[Exercise inputs — start]

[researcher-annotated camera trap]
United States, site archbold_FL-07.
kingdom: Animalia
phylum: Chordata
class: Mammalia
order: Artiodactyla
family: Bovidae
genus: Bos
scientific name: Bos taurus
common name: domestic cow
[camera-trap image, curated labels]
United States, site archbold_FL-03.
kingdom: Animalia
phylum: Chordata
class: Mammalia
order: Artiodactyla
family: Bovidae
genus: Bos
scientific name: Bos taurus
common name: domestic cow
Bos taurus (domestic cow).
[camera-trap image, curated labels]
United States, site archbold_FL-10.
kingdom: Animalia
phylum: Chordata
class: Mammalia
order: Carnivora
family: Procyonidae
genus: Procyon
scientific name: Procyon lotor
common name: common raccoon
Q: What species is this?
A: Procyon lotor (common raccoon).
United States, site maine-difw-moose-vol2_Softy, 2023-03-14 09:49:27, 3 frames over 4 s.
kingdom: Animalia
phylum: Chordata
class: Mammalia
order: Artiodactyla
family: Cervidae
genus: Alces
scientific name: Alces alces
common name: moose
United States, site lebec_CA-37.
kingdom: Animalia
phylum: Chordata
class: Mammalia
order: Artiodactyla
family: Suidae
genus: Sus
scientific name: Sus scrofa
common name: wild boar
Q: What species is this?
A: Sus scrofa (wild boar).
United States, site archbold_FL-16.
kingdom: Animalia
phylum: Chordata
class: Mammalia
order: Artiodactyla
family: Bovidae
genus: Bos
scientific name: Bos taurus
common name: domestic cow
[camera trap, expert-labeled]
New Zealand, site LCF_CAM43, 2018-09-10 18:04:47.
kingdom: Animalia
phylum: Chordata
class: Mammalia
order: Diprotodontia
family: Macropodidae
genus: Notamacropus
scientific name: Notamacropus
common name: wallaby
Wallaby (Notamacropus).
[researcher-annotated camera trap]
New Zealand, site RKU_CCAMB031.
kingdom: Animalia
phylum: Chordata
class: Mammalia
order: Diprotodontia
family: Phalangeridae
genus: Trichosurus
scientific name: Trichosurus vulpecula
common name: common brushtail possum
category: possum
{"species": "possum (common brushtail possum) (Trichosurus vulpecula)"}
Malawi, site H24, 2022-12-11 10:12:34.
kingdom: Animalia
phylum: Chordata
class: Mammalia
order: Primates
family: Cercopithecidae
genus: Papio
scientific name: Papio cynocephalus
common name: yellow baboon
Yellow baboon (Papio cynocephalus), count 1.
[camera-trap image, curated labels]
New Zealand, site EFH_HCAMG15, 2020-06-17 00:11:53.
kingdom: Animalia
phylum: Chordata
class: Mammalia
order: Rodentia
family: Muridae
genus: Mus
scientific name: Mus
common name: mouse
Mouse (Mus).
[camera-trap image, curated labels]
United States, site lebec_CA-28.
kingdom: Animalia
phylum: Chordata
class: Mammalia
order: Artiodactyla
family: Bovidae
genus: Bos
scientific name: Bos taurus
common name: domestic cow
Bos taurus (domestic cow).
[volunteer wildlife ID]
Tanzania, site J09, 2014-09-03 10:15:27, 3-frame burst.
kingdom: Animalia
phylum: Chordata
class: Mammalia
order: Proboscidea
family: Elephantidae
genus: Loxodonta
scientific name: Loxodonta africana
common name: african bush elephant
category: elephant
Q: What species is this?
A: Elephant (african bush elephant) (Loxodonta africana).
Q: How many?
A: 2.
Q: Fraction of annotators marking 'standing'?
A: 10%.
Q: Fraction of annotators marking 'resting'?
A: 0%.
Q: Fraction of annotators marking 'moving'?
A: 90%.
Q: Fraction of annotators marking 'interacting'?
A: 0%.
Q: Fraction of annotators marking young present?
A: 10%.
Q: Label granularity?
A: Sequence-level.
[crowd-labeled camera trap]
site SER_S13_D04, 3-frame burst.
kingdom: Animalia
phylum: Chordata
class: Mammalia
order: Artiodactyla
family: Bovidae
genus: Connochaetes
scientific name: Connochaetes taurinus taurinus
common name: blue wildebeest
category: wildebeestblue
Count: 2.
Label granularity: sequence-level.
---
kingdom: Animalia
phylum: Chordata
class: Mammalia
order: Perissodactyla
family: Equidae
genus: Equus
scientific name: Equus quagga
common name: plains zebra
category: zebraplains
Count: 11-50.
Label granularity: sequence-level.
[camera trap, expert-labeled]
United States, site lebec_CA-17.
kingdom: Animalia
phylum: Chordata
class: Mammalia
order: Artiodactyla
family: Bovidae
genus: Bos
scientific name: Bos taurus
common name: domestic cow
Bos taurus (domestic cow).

[Exercise inputs — finish]

→ Your objective: Restate all of the entries above precisely.

→ Answer area:
[researcher-annotated camera trap]
United States, site archbold_FL-07.
kingdom: Animalia
phylum: Chordata
class: Mammalia
order: Artiodactyla
family: Bovidae
genus: Bos
scientific name: Bos taurus
common name: domestic cow
[camera-trap image, curated labels]
United States, site archbold_FL-03.
kingdom: Animalia
phylum: Chordata
class: Mammalia
order: Artiodactyla
family: Bovidae
genus: Bos
scientific name: Bos taurus
common name: domestic cow
Bos taurus (domestic cow).
[camera-trap image, curated labels]
United States, site archbold_FL-10.
kingdom: Animalia
phylum: Chordata
class: Mammalia
order: Carnivora
family: Procyonidae
genus: Procyon
scientific name: Procyon lotor
common name: common raccoon
Q: What species is this?
A: Procyon lotor (common raccoon).
United States, site maine-difw-moose-vol2_Softy, 2023-03-14 09:49:27, 3 frames over 4 s.
kingdom: Animalia
phylum: Chordata
class: Mammalia
order: Artiodactyla
family: Cervidae
genus: Alces
scientific name: Alces alces
common name: moose
United States, site lebec_CA-37.
kingdom: Animalia
phylum: Chordata
class: Mammalia
order: Artiodactyla
family: Suidae
genus: Sus
scientific name: Sus scrofa
common name: wild boar
Q: What species is this?
A: Sus scrofa (wild boar).
United States, site archbold_FL-16.
kingdom: Animalia
phylum: Chordata
class: Mammalia
order: Artiodactyla
family: Bovidae
genus: Bos
scientific name: Bos taurus
common name: domestic cow
[camera trap, expert-labeled]
New Zealand, site LCF_CAM43, 2018-09-10 18:04:47.
kingdom: Animalia
phylum: Chordata
class: Mammalia
order: Diprotodontia
family: Macropodidae
genus: Notamacropus
scientific name: Notamacropus
common name: wallaby
Wallaby (Notamacropus).
[researcher-annotated camera trap]
New Zealand, site RKU_CCAMB031.
kingdom: Animalia
phylum: Chordata
class: Mammalia
order: Diprotodontia
family: Phalangeridae
genus: Trichosurus
scientific name: Trichosurus vulpecula
common name: common brushtail possum
category: possum
{"species": "possum (common brushtail possum) (Trichosurus vulpecula)"}
Malawi, site H24, 2022-12-11 10:12:34.
kingdom: Animalia
phylum: Chordata
class: Mammalia
order: Primates
family: Cercopithecidae
genus: Papio
scientific name: Papio cynocephalus
common name: yellow baboon
Yellow baboon (Papio cynocephalus), count 1.
[camera-trap image, curated labels]
New Zealand, site EFH_HCAMG15, 2020-06-17 00:11:53.
kingdom: Animalia
phylum: Chordata
class: Mammalia
order: Rodentia
family: Muridae
genus: Mus
scientific name: Mus
common name: mouse
Mouse (Mus).
[camera-trap image, curated labels]
United States, site lebec_CA-28.
kingdom: Animalia
phylum: Chordata
class: Mammalia
order: Artiodactyla
family: Bovidae
genus: Bos
scientific name: Bos taurus
common name: domestic cow
Bos taurus (domestic cow).
[volunteer wildlife ID]
Tanzania, site J09, 2014-09-03 10:15:27, 3-frame burst.
kingdom: Animalia
phylum: Chordata
class: Mammalia
order: Proboscidea
family: Elephantidae
genus: Loxodonta
scientific name: Loxodonta africana
common name: african bush elephant
category: elephant
Q: What species is this?
A: Elephant (african bush elephant) (Loxodonta africana).
Q: How many?
A: 2.
Q: Fraction of annotators marking 'standing'?
A: 10%.
Q: Fraction of annotators marking 'resting'?
A: 0%.
Q: Fraction of annotators marking 'moving'?
A: 90%.
Q: Fraction of annotators marking 'interacting'?
A: 0%.
Q: Fraction of annotators marking young present?
A: 10%.
Q: Label granularity?
A: Sequence-level.
[crowd-labeled camera trap]
site SER_S13_D04, 3-frame burst.
kingdom: Animalia
phylum: Chordata
class: Mammalia
order: Artiodactyla
family: Bovidae
genus: Connochaetes
scientific name: Connochaetes taurinus taurinus
common name: blue wildebeest
category: wildebeestblue
Count: 2.
Label granularity: sequence-level.
---
kingdom: Animalia
phylum: Chordata
class: Mammalia
order: Perissodactyla
family: Equidae
genus: Equus
scientific name: Equus quagga
common name: plains zebra
category: zebraplains
Count: 11-50.
Label granularity: sequence-level.
[camera trap, expert-labeled]
United States, site lebec_CA-17.
kingdom: Animalia
phylum: Chordata
class: Mammalia
order: Artiodactyla
family: Bovidae
genus: Bos
scientific name: Bos taurus
common name: domestic cow
Bos taurus (domestic cow).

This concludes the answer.